Assuming (as above) that decreased testing means there “should be” 30,200 cases out there, we can work backwards. Let’s again assume the Clade I (2023) is twice as deadly to people with AIDS as Clade II was (2022 and, as before, virtually all deaths occurred in people living with advanced AIDS). If, as before, 40% of people infected with mpox were also HIV positive, the share of HIV-positive people with advanced AIDS would need to rise from around 2.2% to 9.6%. Given the report from the WHO, this would be very credibly explained by slight shifts in epidemiology of the current outbreak. Per reports, the 2023 Clade I outbreak has been spreading among sex workers and in sex clubs (of which there are around 50 in the DRC, a nation of 110 million people) patronized primarily by men who have sex with men and who, unsurprisingly, have many partners in a short period. While some of the same establishments may have been involved in the 2022 Clade II outbreak, it wouldn’t take much more than a few changes in these variables to explain all of this. Which exact clubs were affected? Who happens to be attend those certain clubs? Such changes could easily change the risk pool enough to have answered our question.
One Semantic Thing
The WHO reports that the DRC outbreak of Clade I of mpox is the first in which sexual transmission of this virus has been described. I continue to believe that this is a mislabelling. Yes, sexual contact is one possible way to acquire mpox. But from what I can determine, a person can get the virus from close (and “prolonged”) contact with a lesion anywhere on the body. So, whether a person touches a lesion on the trunk or the genitals, the issue is the contact — not the location of the contact per se. In contrast, HIV is only contagious from one person to another through sexual transmission. That is, any other form of touching (including sharing saliva), will not spread HIV. So, while sex is a “great way” for someone to become infected with mpox, I’m a little mystified that the WHO is claiming sexual transmission — which again is different from touching a lesion that happens to be in the genital region. If there are ironclad data to support sexual transmission (as opposed to lesion contact wherever that lesion may be), I certainly have not seen that.

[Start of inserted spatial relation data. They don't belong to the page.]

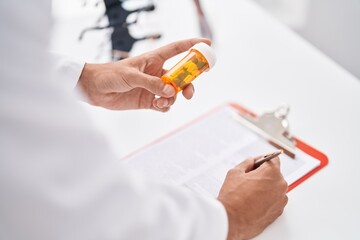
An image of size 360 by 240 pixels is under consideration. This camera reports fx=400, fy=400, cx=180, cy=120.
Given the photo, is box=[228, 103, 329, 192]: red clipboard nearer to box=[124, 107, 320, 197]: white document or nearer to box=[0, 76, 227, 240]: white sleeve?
box=[124, 107, 320, 197]: white document

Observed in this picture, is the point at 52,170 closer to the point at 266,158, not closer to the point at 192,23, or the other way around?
the point at 266,158

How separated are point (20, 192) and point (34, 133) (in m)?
0.06

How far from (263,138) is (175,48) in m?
0.26

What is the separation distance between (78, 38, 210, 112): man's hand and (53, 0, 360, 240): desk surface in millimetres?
76

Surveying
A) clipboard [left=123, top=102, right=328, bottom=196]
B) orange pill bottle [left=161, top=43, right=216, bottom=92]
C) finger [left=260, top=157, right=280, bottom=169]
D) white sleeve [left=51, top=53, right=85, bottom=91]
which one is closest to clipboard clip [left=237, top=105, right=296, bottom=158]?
clipboard [left=123, top=102, right=328, bottom=196]

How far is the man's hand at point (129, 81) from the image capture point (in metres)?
0.75

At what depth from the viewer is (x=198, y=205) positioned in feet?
1.73

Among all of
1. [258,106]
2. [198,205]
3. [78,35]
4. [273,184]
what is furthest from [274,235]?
[78,35]

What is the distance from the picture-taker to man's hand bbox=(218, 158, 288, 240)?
607 millimetres

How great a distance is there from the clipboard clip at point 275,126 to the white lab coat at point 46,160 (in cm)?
44

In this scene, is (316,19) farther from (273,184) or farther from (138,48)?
(273,184)

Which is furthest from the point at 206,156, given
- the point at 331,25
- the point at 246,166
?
the point at 331,25

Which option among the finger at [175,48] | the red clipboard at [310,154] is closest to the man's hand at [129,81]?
the finger at [175,48]

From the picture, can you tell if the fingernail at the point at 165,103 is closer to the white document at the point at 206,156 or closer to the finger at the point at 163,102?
the finger at the point at 163,102
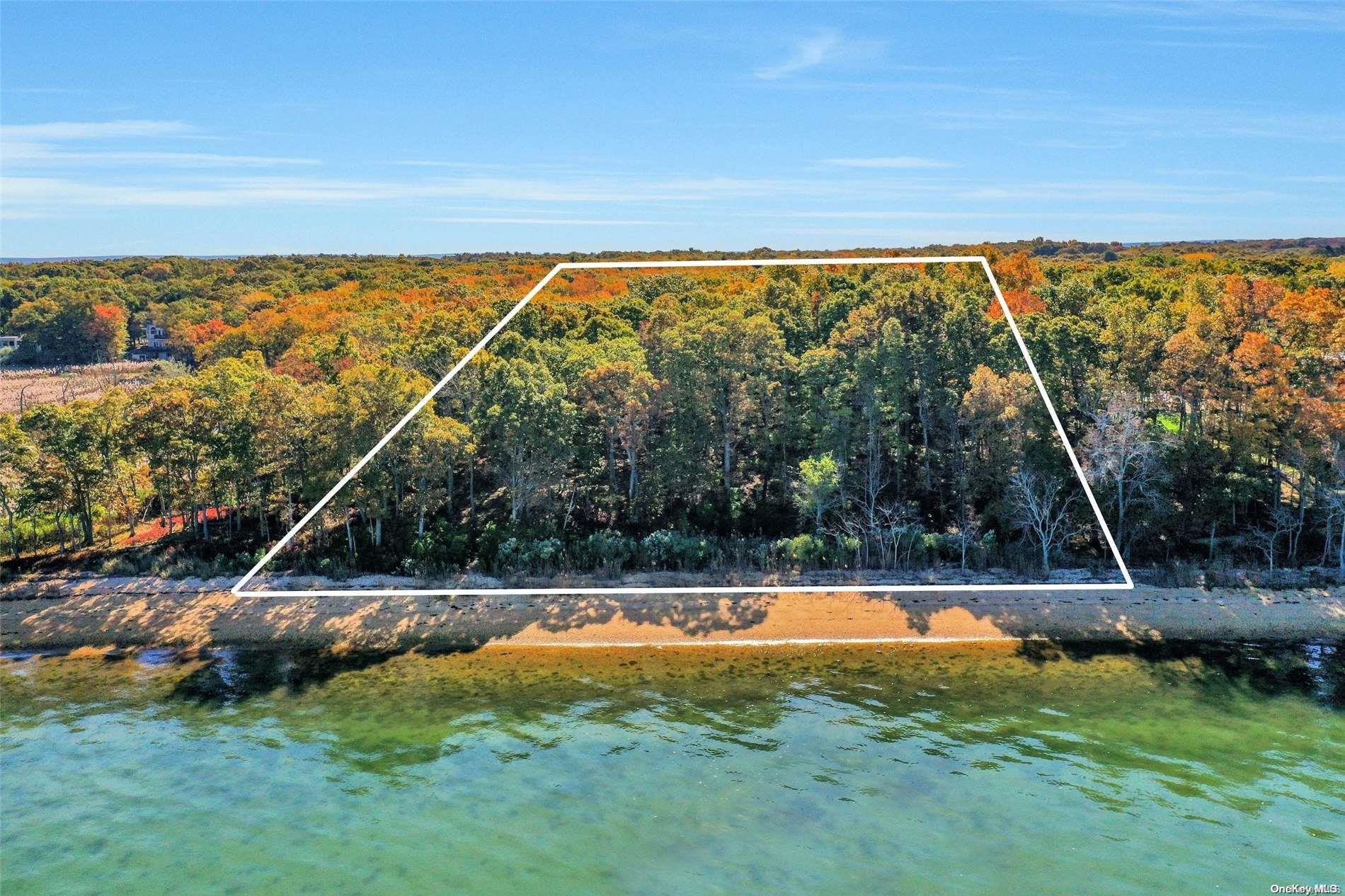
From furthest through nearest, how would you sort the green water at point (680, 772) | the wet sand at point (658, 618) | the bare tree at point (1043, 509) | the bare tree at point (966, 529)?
the bare tree at point (966, 529)
the bare tree at point (1043, 509)
the wet sand at point (658, 618)
the green water at point (680, 772)

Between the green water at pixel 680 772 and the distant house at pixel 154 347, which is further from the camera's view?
the distant house at pixel 154 347

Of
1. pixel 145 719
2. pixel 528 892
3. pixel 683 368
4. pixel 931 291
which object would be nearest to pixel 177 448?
pixel 145 719

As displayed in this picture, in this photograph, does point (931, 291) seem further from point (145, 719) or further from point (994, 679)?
point (145, 719)

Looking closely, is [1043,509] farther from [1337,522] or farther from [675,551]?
[675,551]

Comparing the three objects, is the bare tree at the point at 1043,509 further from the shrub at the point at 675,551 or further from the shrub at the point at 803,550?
the shrub at the point at 675,551

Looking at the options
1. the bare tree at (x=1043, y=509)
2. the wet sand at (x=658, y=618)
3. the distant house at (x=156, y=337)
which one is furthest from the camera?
the distant house at (x=156, y=337)

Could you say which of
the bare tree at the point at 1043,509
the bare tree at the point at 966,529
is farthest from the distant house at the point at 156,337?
the bare tree at the point at 1043,509
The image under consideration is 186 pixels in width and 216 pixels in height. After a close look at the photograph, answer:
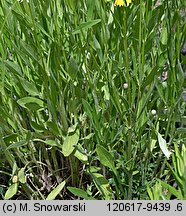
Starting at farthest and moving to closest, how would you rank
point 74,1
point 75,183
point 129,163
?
point 75,183 < point 129,163 < point 74,1

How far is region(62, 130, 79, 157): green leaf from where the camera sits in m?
0.99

Why do I care? Because I don’t want people misled in either direction. On one hand, nobody is going to get this virus from casual (read: brief and/or incidental) contact. In that light, please don’t worry. Cases of spread from non-intimate touching are so rare that they literally warrant case reports in the medical literature. On the other, I don’t want people engaging in potentially high-risk behavior to think they can’t get mpox from intimate contact that is not actual sex. That’s wrong, and it would be false reassurance to say otherwise.
Should We Be Worried?
When I think about mpox, I worry about high-risk people. In the U.S., for example, the 2022 outbreak caused 38 deaths (out of 30,235 cases, for a case fatality rate of 0.13%, or one in nearly 800 cases). Of the 33 deaths we have information on, 31 were among people with advanced AIDS; the other two were in people with profound immunocompromise for other reasons (one being an organ transplant recipient on immune-suppressing medications). In particular, I worry about people who are not receiving antiviral treatments for HIV who need to be. I also worry about equity in who may receive hard-to-get medications among infected people, as well as vaccine access for high-risk groups. So, I’m not worried about most people. I’m a little worried about healthy people with high-risk behaviors — but even most of that population will “be fine.” (People with properly treated HIV are not high-risk, an amazing sign of how far we’ve come with that disease.)
What concerns me are people with a combination of behavioral risks, extremely vulnerable immune systems, and lack of access to medications that both prevent and treat mpox. I also worry that until people in the West start getting infected again, the right resources won’t be mobilized.
*While technically not a new outbreak, but an ongoing escalation of an existing one, it’s a big enough change that the term makes sense to use here.